2. Gateway (internal/gateway/usage_tracker.go)

  • Publishes tool execution events to NATS asynchronously
  • Non-blocking, fire-and-forget pattern
  • No local batching (moved to consumer)

3. Log Consumer Service (cmd/log-consumer/, internal/logconsumer/)
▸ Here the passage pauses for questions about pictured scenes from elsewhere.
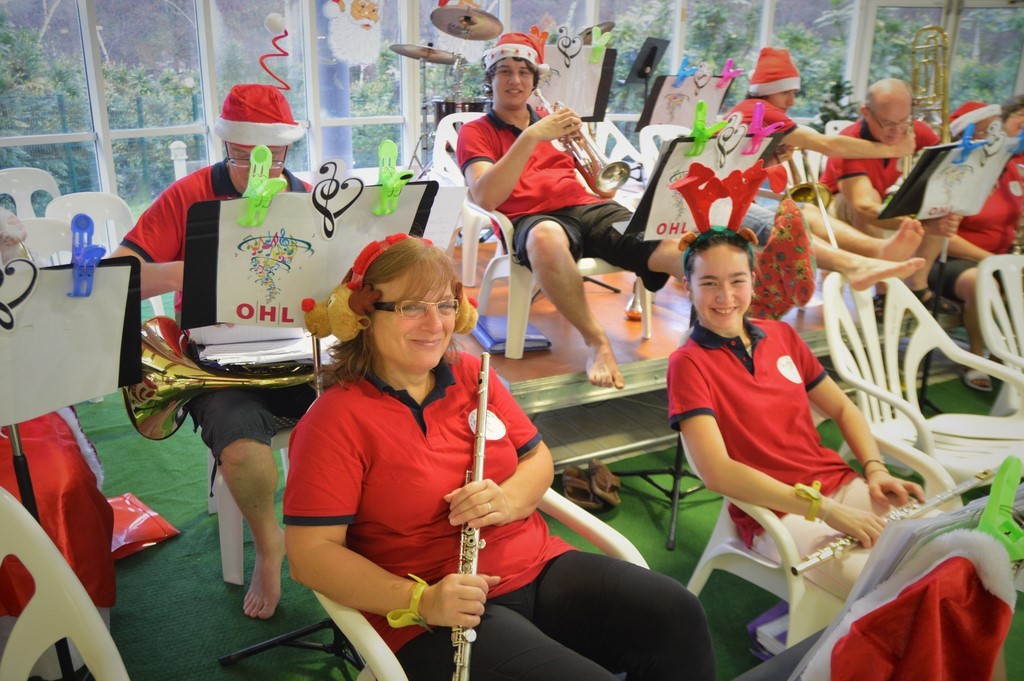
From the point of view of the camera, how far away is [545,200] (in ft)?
10.8

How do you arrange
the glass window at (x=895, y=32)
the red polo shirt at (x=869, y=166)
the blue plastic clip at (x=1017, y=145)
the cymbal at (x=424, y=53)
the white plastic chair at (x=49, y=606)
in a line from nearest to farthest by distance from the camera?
the white plastic chair at (x=49, y=606), the blue plastic clip at (x=1017, y=145), the red polo shirt at (x=869, y=166), the cymbal at (x=424, y=53), the glass window at (x=895, y=32)

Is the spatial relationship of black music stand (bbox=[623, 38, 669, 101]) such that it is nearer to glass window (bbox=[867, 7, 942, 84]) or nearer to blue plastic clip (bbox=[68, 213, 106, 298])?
blue plastic clip (bbox=[68, 213, 106, 298])

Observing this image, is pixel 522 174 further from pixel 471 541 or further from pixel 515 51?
pixel 471 541

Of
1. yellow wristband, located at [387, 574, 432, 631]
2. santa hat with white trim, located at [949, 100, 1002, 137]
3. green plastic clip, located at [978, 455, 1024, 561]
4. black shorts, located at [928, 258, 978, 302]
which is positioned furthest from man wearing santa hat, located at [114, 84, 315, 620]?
santa hat with white trim, located at [949, 100, 1002, 137]

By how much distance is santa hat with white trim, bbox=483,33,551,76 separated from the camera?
10.5ft

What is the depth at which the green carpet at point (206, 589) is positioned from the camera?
208 centimetres

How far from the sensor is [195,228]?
5.59 feet

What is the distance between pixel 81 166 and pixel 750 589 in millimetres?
4968

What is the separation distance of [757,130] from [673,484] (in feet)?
4.28

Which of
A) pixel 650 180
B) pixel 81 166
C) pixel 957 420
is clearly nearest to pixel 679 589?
pixel 650 180

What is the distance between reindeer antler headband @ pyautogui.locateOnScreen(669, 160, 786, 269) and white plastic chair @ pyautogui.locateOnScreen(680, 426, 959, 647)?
59 centimetres

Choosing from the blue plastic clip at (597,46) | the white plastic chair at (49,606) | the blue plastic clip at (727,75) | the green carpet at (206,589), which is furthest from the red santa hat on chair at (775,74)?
the white plastic chair at (49,606)

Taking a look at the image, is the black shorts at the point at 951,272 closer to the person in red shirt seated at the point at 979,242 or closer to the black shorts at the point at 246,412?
the person in red shirt seated at the point at 979,242

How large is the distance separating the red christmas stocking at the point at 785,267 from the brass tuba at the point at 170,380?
5.79 ft
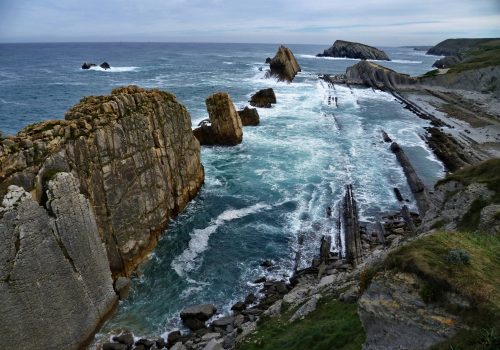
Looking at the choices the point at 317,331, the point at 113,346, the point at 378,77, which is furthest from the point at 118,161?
the point at 378,77

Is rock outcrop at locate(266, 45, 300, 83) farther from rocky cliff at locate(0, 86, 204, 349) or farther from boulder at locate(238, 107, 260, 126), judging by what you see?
rocky cliff at locate(0, 86, 204, 349)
  • Subscribes to NATS usage log stream
  • Batches events (100 entries or 5 seconds)
  • Writes to PostgreSQL using existing database methods
  • Durable consumer with manual acknowledgment

Benefits

Reliability: Events persist in NATS even if gateway crashes ✅ Decoupling: Gateway and logging are independent services ✅ Scalability: Consumer can be horizontally scaled ✅ Zero Data Loss: Durable consumer with acknowledgments ✅ Observability: NATS monitoring endpoint

Quick Start

# Start all services
docker-compose up --build

# View logs
docker-compose logs -f gateway
docker-compose logs -f log-consumer

Local Development

# Terminal 1: Start infrastructure
docker-compose up postgres nats

# Terminal 2: Start gateway
make run-gateway

# Terminal 3: Start log-consumer
make run-log-consumer

Configuration

Gateway

NATS_URL=nats://localhost:4222
DATABASE_URL=postgres://postgres:postgres@localhost:5432/nitaq?sslmode=disable
HTTP_PORT=8080
TUNNEL_PORT=7000

Log Consumer

NATS_URL=nats://localhost:4222
DATABASE_URL=postgres://postgres:postgres@localhost:5432/nitaq?sslmode=disable
BATCH_SIZE=100
FLUSH_INTERVAL=5s
DEBUG=true

Testing

# Unit tests
go test ./internal/gateway -v -run TestUsageTracker
go test ./pkg/events -v

# Integration test
./test-integration.sh

Monitoring

NATS Monitoring

JetStream Streams

  • AGENTICOS_USAGE - Tool usage logs
  • AGENTICOS_TUNNEL - Tunnel state changes (future)
  • AGENTICOS_POLICY - Policy blocks (future)

Future Extensions

This architecture is ready for:
  1. Alert Engine - Subscribe to events, evaluate OPA rules, trigger alerts
  2. Notification Worker - Route alerts to Slack, PagerDuty, webhooks
  3. Prometheus Metrics - Track throughput, lag, error rates
  4. Horizontal Scaling - Run multiple log-consumer instances

Troubleshooting

Gateway can’t connect to NATS

# Check NATS is running
docker ps | grep nats

# Check NATS logs
docker logs nitaq-nats

Events not reaching database

# Check log-consumer logs
docker logs nitaq-log-consumer

# Check NATS stream
curl http://localhost:8222/jsz

Performance tuning

# Increase batch size for higher throughput
BATCH_SIZE=500 make run-log-consumer

# Decrease flush interval for lower latency
FLUSH_INTERVAL=1s make run-log-consumer

Migration from Old Architecture

The old in-memory channel approach has been completely replaced. Key changes:
  • ❌ Removed: worker(), flush(), Start(), Stop() methods
  • ✅ Added: NATS publisher, event schemas, log-consumer service
  • ✅ Same: Database schema, API unchanged, backward compatible
See IMPLEMENTATION_SUMMARY.md for full details.